Light, Movement, Chaos: The Art of Rachelle Thiewes

By Lisa Y. Garibay

UTEP News Service

 

Make Plans: 

Rachelle Thiewes: Something Gleams (a retrospective)

UTEP’s Stanlee and Gerald Rubin Center for the Visual Arts

Opening reception 5-7:30 p.m. Thursday, June 26

Exhibit open through Sept. 27

More information at Rubincenter.utep.edu

  

From now through September, one spot on campus is glittering with jewelry that is more than bling.

Metalsmith and jewelry maker Rachelle Thiewes — who has been teaching at UTEP for more than 35 years — is presenting her first-ever retrospective at the University’s Stanlee and Gerald Rubin Center for the Visual Arts, giving visitors the opportunity to see how accessories become art.

UTEP Professor of Art Rachelle Thiewes stands by one of her jewelry pieces on exhibit as part of her retrospective at the Rubin Center. Photo courtesy of the Rubin Center.
UTEP Professor of Art Rachelle Thiewes stands by one of her jewelry pieces on exhibit as part of her retrospective at the Rubin Center. Photo courtesy of the Rubin Center.

Something Gleams celebrates Thiewes’ work in the context of the place it was made: the starkly beautiful Chihuahuan desert landscape that has informed her decades-long study of light, movement, order and chaos.

Adding to the significance of this retrospective is that many pieces are on display in El Paso for the first time.

The exhibit went up this week and will be celebrated with an official public opening from 5-7:30 p.m. Thursday, June 26 as part of the Rubin Center’s “Summer Celebration of the Arts,” also featuring a newly commissioned mural by Gaspar Enriquez.

Rubin Center Director Kerry Doyle was awed by the vastness of Thiewes’ inventory, yet gladly took on the challenge of helping the artist curate it into a digestible exhibit.

“Rachelle has an enormous body of work, which could be organized in myriad ways to tell different stories about her interest in the body, in color, and in light, movement and sound,” Doyle said. “We worked hard to chose a selection that was representative not only of specific chronological periods in her production, but also of the core aesthetic and conceptual interests that she has pursued throughout her career.”

The exhibition features work from all stages of Thiewes’ career, highlighting the ways in which her jewelry reflects an intimate relationship with this region. Her pieces are designed to engage and challenge the wearer, making them an active participant — an initiator of sounds and body rhythms.

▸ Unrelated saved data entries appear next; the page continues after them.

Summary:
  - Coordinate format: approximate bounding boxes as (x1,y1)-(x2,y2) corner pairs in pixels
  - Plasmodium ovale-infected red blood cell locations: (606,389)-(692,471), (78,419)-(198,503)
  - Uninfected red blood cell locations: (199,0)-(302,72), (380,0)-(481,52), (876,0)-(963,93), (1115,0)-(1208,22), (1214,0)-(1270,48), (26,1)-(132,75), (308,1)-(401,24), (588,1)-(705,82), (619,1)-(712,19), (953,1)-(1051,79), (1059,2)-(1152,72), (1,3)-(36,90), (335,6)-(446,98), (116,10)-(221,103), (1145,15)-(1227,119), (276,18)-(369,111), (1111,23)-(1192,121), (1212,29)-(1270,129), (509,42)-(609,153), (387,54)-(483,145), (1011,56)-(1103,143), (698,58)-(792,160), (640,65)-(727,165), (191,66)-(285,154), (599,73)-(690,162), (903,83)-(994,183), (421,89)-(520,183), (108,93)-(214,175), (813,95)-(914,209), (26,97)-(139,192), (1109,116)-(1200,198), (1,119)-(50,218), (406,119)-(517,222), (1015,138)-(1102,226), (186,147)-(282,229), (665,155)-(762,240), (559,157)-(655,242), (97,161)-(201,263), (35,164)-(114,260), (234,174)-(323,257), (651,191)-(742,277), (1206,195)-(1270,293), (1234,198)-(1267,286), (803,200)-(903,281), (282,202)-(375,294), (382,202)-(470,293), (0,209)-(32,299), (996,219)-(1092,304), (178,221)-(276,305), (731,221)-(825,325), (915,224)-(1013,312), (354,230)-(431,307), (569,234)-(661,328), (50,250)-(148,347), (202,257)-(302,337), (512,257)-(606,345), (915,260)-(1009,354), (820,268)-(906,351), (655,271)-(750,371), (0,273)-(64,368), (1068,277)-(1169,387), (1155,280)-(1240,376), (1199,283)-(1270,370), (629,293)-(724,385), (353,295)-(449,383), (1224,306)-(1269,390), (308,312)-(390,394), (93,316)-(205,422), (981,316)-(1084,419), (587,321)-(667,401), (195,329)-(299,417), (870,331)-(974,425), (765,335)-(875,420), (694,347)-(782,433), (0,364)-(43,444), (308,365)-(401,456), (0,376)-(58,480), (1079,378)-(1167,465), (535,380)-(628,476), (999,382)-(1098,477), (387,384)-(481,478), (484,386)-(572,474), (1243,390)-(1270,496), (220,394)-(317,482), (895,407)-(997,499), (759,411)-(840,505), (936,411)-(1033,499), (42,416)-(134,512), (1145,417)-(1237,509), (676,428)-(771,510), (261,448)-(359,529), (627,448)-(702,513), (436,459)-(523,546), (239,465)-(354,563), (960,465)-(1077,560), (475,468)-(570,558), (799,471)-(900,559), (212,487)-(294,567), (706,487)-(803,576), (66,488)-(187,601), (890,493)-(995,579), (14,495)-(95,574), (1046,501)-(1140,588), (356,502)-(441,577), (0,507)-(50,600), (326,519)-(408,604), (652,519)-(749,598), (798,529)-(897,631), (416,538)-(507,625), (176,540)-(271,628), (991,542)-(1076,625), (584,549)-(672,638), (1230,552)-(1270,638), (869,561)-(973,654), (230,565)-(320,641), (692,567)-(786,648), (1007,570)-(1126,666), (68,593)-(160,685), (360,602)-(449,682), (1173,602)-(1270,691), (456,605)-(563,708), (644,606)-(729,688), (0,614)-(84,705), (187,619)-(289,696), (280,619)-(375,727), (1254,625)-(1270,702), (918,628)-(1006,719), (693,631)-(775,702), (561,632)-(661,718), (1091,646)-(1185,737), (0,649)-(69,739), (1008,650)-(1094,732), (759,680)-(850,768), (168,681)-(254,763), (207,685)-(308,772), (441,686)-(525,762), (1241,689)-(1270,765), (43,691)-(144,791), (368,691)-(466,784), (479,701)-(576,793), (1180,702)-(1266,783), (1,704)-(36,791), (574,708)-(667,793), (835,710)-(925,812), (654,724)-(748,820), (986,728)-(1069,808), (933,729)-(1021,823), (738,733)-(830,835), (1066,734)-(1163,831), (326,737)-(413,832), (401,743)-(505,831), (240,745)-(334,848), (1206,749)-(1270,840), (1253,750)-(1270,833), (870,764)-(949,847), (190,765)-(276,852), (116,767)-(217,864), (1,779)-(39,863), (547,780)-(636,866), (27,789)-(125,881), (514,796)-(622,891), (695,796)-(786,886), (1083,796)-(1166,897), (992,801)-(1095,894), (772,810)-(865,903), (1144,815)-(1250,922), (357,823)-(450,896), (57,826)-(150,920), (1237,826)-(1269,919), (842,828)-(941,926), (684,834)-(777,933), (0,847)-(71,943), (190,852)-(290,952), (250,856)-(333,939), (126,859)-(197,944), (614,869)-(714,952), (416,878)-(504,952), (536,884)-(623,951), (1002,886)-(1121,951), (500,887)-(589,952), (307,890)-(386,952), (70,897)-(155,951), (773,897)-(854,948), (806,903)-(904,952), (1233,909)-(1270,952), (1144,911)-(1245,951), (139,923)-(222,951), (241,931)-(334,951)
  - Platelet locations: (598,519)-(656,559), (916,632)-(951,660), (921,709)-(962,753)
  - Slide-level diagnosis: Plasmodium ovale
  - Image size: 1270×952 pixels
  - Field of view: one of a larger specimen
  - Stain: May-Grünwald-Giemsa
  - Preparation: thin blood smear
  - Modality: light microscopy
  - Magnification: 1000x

Doyle also was excited to give the border region the chance to experience work by a world-class artist who has chosen to live her life, produce her work and teach future generations here in El Paso and at UTEP.

“The exhibition is a pure sensual delight in and of itself,” Doyle said. “But beyond that, her example as an artist and educator serves as an inspiration to all of us.”

Doyle got the ball rolling in October 2013 when she asked Thiewes if she would be interested in a retrospective. Thiewes accepted and the Rubin Center team went to work.

“Some of the older work needed some refurbishing,” Thiewes explained. “Trying to put a body of significant work together was not easy. My work has gone in many directions visually, so probably the most difficult aspect has been designing the exhibition space.”

This year, Thiewes completes 37 years of teaching as a professor in the UTEP Department of Art, where she has provided both artistic and educational leadership to a generation of artists while becoming an international leader in the field of metalsmithing, consistently producing work that has been collected and exhibited around the globe.

Thiewes’ art is in several permanent collections, such as the Art Institute of Chicago, the Smithsonian American Art Museum in Washington, D.C., the Metropolitan Museum of Art in New York City, the National Museum of Scotland, the Victoria and Albert Museum in London, the Museum of Fine Arts Boston and the Museum of Arts and Design in New York City.

In 2009 she was named “Texas Master” by the Houston Center of Contemporary Craft and in 2010 was nominated for a United States Artist Fellowship.

Thiewes is also the recipient of a National Endowment for the Arts Visual Artist Fellowship, the University of Texas Regents Outstanding Teaching Award, and Distinguished Achievement Awards for research and teaching at The University of Texas at El Paso.

Thiewes shares Doyle’s excitement about showing work that her hometown has not been able to see firsthand before. While a number of Thiewes’ pieces have been exhibited locally over the past three decades by the Adair Margo Gallery and the El Paso Museum of Art, the Rubin Center exhibit includes pieces never seen before in El Paso.

“I’ve never had the opportunity for a retrospective,” Thiewes said. “While it has been a daunting task to put 80 artworks together, I’m excited to have 35 years of work on view at the same time. It’s been an interesting learning process for me and I suspect I may see new things to think about once the show is up.”